» Extract provided:
Start

I can't imagine that my nonlinear self-discovery process would have been nearly as smooth if not for the liberal arts model. My undergraduate pathway enabled and equipped me to discover and chase my real dreams.

Today's society places far too much pressure on 17- and 18-year-olds to know their major and career path as a prerequisite for selecting a college. What about students who don't yet know? What about students with multiple, complex interests? What about those of us who think we know but get it wrong?

College isn't a transaction. It's not just about your first job. It's an often complex process of self-discovery and growth. The life-changing experience we offer in the liberal arts—and especially at Ohio Wesleyan University—is more valuable and sorely needed than ever. My passion is helping more people to understand what OWU can do for them.

What college class most profoundly changed your life or your view of the world?

Organic chemistry. Those little structures aren't supposed to fit together, are they? Or if they are, there are many other people who can solve those problems better than I. That's OK, and now I know that. And now I know that I can contribute different gifts to society. Today, I lead an institution that's exceptionally good at helping young people to learn vital lessons like those.

End

» Dataset section:
Start

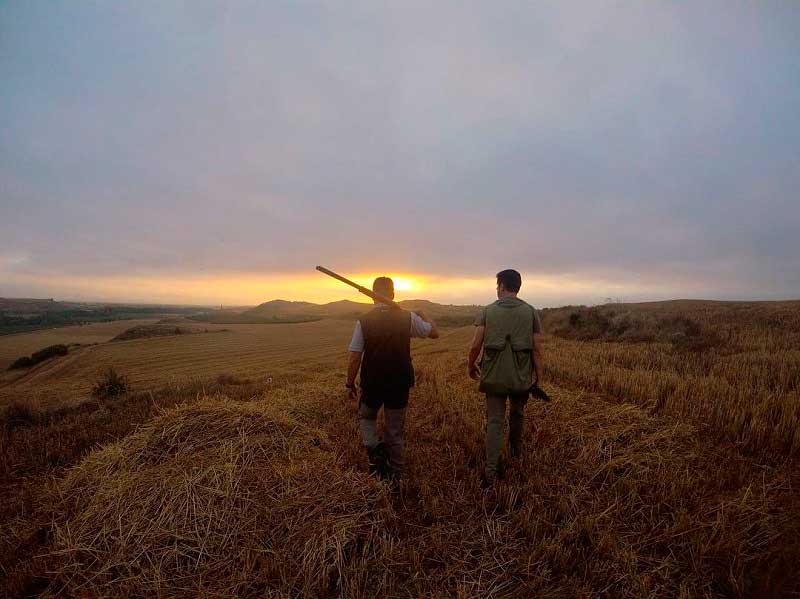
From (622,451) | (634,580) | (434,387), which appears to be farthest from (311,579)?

End

» Objective:
Reproduce the passage on the liberal arts word for word, beginning at the words "I can't imagine" and stopping after "get it wrong?".

» Task solution:
I can't imagine that my nonlinear self-discovery process would have been nearly as smooth if not for the liberal arts model. My undergraduate pathway enabled and equipped me to discover and chase my real dreams.

Today's society places far too much pressure on 17- and 18-year-olds to know their major and career path as a prerequisite for selecting a college. What about students who don't yet know? What about students with multiple, complex interests? What about those of us who think we know but get it wrong?